Сабарман виновато опустил голову, успев скользнуть взглядом по тёмному от гнева и наркотического дурмана лицу Албасты.
– Мы вокруг обскакали и не нашли её, – ответил он. – Видимо, успела далеко уйти.
Наге не понравился холодный ответ своего сотника.
– Ты снова осмеливаешься говорить со мной так, словно я на твоём месте, а ты на моём, пёс?! – И, рассердившись, закричал: – Ты надеешься, что я и дальше намерен терпеть твой гонор?
– Я говорю так, как считаю нужным! – Рахим отвёл глаза в сторону, а потом добавил: – Даже покойный Албасты никогда не повышал на меня голос! И мне не было приказано караулить твою рабыню.
Нага нащупал под подушкой рукоять пистолета, но сдержался. Немного успокоившись, он распорядился:
– Найди мне её немедленно, слышишь? Но только живой, целой и невредимой. Понял?
Собираясь уходить, Рахим проворчал недовольно:
– Больше мне делать нечего. Побегает по степи и вернётся. Если волки не сожрут, конечно.
Но он всё же выполнил приказ Албасты: сел на коня и в сопровождении десятка сабарманов поскакал вниз по руслу ручья.
Нага проводил строптивого сотника злобным взглядом. Он давно уже собирался разделаться с этим упрямцем, но всякий раз откладывал расправу на потом.
Через два часа Рахим вернулся в стойбище. Нага нетерпеливо пошёл ему навстречу.
– Где рабыня?
Рахим спрыгнул с коня и, нагло улыбаясь, развёл руками:
– Может, ещё где-то бегает, а может, уже поймана моими воинами и на аркане возвращается обратно в лагерь.
– А ты почему вернулся?
– Лошадь захромала.
– Захромала?
– Проверь.
– Именно так я и поступлю!
Нага выхватил пистолет и точным выстрелом прострелил ногу несчастного животного.
– Ты был прав, твой конь «охромел», – сказал он, глядя в сузившиеся от ярости глаза Рахима. – Пристрели его. Твою клячу уже не вылечить!
Албасты сам вскочил на коня и, возглавив отряд, поскакал в степь. Сабарман-следопыт выдвинулся вперёд. Он часто спрыгивал с коня, удовлетворённо причмокивал и указывал направление.

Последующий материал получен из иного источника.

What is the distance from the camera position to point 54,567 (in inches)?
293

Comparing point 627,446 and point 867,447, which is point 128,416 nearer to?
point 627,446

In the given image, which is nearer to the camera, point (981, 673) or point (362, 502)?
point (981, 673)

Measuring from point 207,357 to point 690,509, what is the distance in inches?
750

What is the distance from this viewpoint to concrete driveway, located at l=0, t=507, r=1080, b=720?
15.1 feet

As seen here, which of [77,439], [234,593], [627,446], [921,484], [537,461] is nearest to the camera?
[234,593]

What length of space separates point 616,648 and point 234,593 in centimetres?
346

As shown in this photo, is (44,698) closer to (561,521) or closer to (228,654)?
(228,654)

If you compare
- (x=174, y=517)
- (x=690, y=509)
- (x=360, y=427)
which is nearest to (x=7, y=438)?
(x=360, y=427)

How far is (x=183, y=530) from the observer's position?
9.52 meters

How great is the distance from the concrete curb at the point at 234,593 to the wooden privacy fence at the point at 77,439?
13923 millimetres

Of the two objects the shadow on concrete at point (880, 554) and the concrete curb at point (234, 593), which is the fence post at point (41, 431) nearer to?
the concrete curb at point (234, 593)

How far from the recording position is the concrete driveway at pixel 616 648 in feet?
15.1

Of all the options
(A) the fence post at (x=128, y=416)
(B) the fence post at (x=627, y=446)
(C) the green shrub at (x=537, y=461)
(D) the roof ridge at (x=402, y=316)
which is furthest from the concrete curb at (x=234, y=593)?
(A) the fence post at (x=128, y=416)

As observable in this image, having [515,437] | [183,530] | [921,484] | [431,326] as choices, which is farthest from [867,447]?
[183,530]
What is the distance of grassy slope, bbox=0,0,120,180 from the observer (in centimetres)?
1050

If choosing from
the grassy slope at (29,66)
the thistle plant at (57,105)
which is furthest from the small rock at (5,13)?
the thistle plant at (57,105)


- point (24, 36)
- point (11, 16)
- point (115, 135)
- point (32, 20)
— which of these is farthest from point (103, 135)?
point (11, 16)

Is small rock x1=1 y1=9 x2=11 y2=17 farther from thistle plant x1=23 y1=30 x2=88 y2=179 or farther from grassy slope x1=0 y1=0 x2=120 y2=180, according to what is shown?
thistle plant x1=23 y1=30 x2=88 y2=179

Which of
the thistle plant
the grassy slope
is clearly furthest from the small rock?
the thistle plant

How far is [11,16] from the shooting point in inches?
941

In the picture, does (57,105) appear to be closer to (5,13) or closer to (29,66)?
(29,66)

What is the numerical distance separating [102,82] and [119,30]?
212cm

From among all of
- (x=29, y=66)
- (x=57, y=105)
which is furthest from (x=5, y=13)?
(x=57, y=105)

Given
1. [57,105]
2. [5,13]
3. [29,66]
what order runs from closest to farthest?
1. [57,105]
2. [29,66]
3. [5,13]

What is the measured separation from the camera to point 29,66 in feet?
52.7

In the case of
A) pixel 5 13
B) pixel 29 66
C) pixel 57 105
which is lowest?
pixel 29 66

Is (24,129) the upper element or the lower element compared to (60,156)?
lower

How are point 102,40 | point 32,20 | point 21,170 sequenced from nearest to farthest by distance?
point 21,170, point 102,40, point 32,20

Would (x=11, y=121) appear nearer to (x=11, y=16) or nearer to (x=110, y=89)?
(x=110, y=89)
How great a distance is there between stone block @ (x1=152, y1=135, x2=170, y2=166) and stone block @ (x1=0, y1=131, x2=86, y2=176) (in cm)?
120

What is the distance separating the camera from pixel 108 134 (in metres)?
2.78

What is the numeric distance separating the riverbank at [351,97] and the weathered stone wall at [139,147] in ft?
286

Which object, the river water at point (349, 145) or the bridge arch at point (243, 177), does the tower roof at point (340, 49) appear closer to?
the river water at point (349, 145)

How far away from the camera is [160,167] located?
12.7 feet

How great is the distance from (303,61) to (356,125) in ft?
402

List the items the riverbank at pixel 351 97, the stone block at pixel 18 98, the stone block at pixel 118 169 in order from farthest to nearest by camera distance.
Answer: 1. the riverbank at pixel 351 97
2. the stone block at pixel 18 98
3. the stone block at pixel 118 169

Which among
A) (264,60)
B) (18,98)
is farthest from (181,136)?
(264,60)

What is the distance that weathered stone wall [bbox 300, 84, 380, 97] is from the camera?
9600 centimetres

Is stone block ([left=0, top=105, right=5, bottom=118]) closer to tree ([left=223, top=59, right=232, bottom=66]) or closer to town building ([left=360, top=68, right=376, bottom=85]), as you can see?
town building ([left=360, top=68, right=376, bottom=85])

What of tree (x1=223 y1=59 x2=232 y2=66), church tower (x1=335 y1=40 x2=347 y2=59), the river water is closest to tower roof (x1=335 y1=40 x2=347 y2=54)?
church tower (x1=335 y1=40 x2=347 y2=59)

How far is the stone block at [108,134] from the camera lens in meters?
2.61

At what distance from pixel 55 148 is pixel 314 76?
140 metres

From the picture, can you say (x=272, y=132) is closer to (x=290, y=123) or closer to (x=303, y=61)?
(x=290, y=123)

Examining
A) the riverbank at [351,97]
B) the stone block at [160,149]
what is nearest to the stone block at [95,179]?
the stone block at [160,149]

Проскакав около трёх часов, разбойники проголодались. Но Нага отказался делать привал, и отряд продолжил погоню.
Вскоре следопыт привёл разбойников к руинам давно уже покинутого людьми аула. Нага спешился и первым двинулся к развалинам.
Внутри дворика лежало несколько человек. Они казались мёртвыми. Нага выхватил из-за пояса пистолет, взвёл курок и, грозно сверкнув глазами, крикнул:
– А ну вставайте, скоты, а не то…
Но из лежавших никто не шевельнулся. Сабарманы окружили тела.

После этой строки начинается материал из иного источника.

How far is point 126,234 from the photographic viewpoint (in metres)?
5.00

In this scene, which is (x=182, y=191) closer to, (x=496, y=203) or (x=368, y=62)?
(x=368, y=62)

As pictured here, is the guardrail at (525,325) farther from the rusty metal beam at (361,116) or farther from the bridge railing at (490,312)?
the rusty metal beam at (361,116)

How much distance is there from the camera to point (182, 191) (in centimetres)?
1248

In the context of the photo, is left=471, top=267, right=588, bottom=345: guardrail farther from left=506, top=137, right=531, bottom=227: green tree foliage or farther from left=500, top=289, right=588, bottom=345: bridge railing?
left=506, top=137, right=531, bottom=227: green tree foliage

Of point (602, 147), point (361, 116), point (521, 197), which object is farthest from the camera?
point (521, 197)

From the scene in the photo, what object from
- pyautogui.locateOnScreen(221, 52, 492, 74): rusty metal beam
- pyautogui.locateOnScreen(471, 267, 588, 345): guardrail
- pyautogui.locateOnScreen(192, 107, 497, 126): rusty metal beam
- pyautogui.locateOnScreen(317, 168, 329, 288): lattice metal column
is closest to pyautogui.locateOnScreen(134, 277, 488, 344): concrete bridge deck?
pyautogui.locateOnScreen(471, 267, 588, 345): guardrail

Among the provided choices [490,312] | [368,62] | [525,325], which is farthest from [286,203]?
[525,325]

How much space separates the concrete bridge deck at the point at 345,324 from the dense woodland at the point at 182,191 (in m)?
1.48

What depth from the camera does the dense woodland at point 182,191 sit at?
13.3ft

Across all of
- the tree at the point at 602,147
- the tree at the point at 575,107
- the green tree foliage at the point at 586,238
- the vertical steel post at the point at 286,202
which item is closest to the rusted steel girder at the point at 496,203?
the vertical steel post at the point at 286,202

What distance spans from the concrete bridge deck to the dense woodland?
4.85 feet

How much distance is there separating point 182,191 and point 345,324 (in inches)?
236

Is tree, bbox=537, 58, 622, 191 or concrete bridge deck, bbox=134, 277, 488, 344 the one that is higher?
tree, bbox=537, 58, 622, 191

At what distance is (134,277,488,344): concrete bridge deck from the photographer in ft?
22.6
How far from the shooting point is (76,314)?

Нага присел, взял руку одного из лежавших и пощупал пульс.
– Этот живой, – сказал он и взял за руку другого. – А этот уже у Аллаха, – вздохнул он и обвёл взглядом остальных лежавших на земле воинов.
Нага попробовал привести в чувство того, который подавал слабые признаки жизни. Он ворочал его с боку на бок, раскрывая ему то один, то другой глаз, но разбойник, будучи не в силах говорить, снова закрывал глаза и забывался.
– Они отравлены! – сказал кто-то из сабарманов.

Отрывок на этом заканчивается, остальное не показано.